You will feel like an emotional wreck, a mess inside, a shell.
When you're cheated on, you feel like you were never loved, respected, or cared about. They didn't think about you or how it would affect you only themselves. It was selfish, and it was unfair. It damaged you.
My thinking was you picked the one person you wanted to spend the rest of your life with, the one you would stick by through thick and thin the good and the bad and the ugly the one you created a life with. I was shattered, I picked them, and they never picked me. There was always someone else.
To love someone is to respect them, now all of that has been betrayed. Loyalty is what you gave, and now instead of receiving what you gave you were cheated on, and that is the absolute most damaging thing you can do to a person that loves you.
I am here, I hear you, I have felt what you feel, and my heart is breaking for you.

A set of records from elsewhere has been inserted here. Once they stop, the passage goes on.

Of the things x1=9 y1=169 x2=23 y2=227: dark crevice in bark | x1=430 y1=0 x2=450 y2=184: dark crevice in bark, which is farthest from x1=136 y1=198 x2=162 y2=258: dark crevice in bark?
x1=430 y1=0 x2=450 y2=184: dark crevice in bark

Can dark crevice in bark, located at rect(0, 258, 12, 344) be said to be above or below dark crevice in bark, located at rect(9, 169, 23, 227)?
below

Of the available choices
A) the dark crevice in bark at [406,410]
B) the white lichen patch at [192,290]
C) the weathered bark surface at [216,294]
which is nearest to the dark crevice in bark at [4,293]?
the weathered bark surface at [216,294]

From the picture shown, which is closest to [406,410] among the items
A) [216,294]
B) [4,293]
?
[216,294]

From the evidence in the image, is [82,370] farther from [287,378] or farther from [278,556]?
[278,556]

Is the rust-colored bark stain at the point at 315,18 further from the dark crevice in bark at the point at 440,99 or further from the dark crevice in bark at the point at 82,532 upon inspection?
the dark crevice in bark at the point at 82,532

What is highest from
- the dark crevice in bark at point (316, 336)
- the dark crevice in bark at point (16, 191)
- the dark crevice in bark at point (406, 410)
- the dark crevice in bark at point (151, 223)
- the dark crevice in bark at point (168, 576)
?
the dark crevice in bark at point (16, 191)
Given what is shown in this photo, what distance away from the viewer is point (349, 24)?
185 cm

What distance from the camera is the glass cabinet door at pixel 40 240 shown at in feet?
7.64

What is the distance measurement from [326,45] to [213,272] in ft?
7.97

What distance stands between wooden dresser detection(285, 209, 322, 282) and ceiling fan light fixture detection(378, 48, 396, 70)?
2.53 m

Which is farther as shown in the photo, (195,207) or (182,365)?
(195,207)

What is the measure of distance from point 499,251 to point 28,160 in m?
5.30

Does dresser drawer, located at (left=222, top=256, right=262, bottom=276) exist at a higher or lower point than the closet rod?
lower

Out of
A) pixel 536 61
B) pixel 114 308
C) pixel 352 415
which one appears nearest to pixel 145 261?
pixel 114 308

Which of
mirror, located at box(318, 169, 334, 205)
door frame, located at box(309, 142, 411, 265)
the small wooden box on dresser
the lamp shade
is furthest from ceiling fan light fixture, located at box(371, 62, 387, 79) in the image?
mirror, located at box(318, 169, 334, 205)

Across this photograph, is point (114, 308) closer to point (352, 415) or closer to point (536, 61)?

I testify of the truthfulness of his love, and he has a plan much bigger than what you have for yourself. He will hear the silent pleading of your heart. He may not give you the miracle you want, he may not answer all your prayers, but if I did anything right in the mess of this, it was trusting that he would never leave my side even when I challenged him, screamed and cursed. He sent me the most amazing people to walk this storm that I still battle. Not everyone will get you, or what you have been through. I have been broke down enough to not care much anymore. Find the people who will listen, the ones who can see past your fake smile and will see your pain. The ones that will hold your hand and reach out to take yours. The ones that will stay by your side and not judge you. They are his gift, they will be your light and shine when you don't. His words flow from me effortlessly. He will guide you, he loves you, and he is there.